そう。これは絶対に付けないとって。12Vという少ない電力で動くようなエアコンもあるけど効きが悪いみたいなんです。100Vのポータブル電源も買ったので四畳半用のエアコンを取り付けました。
―――それ、間違いないですね。即冷えですよ
そうそう(笑)。というのもね、震災が起こったのが寒い時期だったから服を着て寒さを何とか凌げたものの、夏の暑い時期だったら?と考えたときにエアコンがないとキツイよなぁと思ったんです。
年齢を重ねて暑いのを感じなくなってきたから、クルマの中にずっといると熱中症になりそうだなぁと。
―――被災して、そういった期間を過ごしたからこそのK職人さんのこだわりですね。
はい。他にこだわったところでいくと、エアコンを設置している運転席側の後ろのスライドドアで開くところは、板張りにして乗り降りできないようにしています。これでエアコンの排熱もしながらプライバシーや防犯上も安心できるような設計にしています。
―――お、思い切りましたね……。いつ起こるか分からない災害に備えるということはすごく大切なことだと思いますが、そこまでしたい理由は何ですか?
僕の仕事上、震災の時も「どうなってますか?」と訪ねてくるお客さんというか、そういった人がチラホラいらっしゃったんです。だから、例え家が潰れようとも、この場所にいなくちゃいけないなと思ったんですよ。
なかには、心の拠り所にしてくれている人もいらっしゃってね。そういうのを感じると、僕はここに留まることが人のためになるんだなと思ったんです。だから、暑かろうが寒かろうが、一緒にこの場所を守っていけるクルマに乗ろうと誓ったわけです。
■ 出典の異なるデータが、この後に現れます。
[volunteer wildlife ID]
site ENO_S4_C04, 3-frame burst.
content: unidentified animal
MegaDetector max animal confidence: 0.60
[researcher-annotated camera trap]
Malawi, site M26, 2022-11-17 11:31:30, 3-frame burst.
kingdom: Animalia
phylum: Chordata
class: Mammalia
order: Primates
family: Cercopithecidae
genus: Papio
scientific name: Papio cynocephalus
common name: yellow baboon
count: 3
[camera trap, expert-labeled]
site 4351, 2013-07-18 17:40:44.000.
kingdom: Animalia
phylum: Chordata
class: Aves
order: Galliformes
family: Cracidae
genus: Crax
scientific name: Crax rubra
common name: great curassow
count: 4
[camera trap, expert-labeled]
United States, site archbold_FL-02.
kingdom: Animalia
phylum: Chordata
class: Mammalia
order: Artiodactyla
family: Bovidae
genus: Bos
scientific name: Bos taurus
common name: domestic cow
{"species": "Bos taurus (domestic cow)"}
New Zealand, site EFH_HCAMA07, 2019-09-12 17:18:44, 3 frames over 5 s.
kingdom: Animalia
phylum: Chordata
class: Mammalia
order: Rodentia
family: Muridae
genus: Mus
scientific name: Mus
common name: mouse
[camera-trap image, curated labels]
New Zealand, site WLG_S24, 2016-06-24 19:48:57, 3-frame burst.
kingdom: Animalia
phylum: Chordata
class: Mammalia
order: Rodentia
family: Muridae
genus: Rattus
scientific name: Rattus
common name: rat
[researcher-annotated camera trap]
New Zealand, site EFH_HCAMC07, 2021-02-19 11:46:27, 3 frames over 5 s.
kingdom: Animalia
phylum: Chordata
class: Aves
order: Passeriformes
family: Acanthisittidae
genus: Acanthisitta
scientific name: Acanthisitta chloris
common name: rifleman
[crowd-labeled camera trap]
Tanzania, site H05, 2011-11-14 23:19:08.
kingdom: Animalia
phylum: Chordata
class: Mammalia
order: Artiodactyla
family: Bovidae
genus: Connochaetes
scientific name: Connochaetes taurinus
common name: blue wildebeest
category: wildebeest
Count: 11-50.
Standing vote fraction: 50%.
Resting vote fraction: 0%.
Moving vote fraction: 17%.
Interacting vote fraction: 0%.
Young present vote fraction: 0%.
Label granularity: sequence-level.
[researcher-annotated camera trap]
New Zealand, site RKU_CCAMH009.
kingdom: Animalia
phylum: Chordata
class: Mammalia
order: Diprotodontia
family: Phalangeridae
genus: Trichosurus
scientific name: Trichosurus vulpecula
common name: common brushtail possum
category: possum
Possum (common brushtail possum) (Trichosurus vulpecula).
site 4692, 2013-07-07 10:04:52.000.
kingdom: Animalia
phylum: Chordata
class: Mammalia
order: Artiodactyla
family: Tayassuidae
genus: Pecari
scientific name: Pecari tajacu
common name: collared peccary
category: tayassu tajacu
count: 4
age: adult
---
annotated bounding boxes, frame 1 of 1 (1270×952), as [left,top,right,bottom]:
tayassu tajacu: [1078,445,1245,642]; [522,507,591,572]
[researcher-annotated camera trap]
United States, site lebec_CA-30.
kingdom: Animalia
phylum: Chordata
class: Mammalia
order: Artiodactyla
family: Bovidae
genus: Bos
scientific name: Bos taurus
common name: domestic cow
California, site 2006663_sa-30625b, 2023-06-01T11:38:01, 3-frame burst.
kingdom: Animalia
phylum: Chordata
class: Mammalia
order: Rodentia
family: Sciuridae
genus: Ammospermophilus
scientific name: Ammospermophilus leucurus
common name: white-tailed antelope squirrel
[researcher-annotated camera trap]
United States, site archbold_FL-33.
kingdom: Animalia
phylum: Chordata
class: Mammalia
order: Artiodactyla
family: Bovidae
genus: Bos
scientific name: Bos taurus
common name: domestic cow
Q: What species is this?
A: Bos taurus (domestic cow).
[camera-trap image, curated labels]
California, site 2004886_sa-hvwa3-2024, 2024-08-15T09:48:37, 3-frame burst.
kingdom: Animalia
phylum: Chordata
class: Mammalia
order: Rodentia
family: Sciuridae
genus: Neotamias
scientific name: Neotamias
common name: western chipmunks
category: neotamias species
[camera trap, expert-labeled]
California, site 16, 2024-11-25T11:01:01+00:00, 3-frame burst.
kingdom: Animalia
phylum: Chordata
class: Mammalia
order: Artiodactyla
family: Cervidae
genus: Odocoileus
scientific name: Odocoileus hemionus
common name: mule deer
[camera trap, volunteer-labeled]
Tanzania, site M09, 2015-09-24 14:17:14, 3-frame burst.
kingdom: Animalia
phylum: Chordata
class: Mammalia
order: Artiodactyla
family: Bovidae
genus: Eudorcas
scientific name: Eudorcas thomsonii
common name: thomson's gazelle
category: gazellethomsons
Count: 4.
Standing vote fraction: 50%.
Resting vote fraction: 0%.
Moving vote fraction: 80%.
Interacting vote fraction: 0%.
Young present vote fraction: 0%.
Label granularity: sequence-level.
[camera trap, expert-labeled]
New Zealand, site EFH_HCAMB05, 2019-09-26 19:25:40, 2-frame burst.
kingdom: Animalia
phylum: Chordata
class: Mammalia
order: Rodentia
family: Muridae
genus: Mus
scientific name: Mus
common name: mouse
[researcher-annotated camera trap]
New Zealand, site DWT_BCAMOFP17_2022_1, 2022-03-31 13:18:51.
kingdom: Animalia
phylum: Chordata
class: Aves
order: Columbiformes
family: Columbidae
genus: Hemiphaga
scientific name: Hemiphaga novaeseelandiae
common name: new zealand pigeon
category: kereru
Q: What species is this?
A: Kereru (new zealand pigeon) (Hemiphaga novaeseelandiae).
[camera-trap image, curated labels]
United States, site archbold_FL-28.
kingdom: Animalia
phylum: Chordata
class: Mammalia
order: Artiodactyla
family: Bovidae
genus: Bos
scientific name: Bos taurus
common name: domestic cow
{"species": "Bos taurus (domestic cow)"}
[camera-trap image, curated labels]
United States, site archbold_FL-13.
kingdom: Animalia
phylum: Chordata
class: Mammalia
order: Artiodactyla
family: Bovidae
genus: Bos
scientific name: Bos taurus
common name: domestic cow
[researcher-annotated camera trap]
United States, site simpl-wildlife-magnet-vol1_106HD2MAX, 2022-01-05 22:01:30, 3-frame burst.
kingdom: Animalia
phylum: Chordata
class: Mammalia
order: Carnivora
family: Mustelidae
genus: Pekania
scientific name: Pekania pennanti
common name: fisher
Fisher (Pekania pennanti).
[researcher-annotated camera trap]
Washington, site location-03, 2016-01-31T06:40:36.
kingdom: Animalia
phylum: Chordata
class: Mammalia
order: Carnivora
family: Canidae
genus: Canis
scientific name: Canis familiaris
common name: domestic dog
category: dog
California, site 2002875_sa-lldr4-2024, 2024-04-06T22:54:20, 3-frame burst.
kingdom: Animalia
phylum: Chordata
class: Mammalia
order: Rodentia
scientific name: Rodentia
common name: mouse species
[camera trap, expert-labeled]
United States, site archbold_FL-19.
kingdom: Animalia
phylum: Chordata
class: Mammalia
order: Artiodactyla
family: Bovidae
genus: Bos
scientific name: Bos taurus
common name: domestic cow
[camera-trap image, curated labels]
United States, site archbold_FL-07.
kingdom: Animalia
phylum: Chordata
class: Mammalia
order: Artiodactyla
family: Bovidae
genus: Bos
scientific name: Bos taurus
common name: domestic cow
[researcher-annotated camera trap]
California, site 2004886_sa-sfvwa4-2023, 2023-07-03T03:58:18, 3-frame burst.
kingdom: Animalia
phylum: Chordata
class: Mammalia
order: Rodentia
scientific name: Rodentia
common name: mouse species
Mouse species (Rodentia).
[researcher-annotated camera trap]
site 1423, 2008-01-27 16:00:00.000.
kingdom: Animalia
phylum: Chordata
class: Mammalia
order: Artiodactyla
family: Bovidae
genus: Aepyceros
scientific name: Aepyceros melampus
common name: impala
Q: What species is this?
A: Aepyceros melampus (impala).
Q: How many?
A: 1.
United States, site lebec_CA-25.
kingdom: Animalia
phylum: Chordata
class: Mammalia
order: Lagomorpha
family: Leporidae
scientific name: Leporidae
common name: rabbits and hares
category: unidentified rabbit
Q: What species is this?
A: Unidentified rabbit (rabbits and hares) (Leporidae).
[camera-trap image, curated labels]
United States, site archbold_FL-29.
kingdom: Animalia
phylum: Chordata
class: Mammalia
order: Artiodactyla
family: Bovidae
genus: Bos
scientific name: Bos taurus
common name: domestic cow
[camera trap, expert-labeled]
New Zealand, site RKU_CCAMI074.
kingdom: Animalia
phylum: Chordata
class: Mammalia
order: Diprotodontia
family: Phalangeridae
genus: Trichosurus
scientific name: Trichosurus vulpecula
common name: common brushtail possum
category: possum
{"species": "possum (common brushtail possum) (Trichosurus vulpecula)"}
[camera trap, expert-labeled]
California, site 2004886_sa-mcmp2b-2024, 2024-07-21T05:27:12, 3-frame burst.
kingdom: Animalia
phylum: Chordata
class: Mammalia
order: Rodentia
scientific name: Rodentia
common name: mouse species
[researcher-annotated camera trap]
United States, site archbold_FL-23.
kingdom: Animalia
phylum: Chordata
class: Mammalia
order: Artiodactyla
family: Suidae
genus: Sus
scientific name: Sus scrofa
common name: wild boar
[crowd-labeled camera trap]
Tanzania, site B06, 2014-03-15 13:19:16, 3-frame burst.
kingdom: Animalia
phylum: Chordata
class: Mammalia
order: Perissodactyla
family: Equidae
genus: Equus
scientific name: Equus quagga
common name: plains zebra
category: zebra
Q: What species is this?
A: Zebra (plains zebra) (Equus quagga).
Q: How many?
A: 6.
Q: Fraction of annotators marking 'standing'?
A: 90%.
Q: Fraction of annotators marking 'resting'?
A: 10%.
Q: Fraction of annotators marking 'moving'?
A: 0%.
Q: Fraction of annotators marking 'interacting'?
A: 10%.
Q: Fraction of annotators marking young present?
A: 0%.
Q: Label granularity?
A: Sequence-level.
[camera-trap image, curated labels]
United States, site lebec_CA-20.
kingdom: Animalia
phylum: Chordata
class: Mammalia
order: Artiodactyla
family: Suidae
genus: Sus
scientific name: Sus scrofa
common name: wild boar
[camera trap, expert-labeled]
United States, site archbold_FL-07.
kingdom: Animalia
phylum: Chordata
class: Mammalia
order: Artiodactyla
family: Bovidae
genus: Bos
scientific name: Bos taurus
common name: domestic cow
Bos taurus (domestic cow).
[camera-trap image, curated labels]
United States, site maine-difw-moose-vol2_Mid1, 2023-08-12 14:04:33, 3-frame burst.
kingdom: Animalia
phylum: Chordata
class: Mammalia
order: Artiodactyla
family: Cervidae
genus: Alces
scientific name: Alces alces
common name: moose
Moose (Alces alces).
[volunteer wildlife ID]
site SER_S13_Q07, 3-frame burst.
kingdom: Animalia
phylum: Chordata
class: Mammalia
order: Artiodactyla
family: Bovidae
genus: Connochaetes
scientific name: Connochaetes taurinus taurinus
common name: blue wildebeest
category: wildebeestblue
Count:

人の役に立ちたい、誰かの力になりたいというのは常々思っています。大きな震災はみんな余裕がなくなってしまう時だからこそ出来る、自分の在り方を考えるようになった結果、愛車として迎え入れたという感じですね。
K職人さんは震災にあったことにより、人のために何が出来るか?を考えるようになったそうです。そのために、Nバンは欠かせないアイテムだと話してくれました。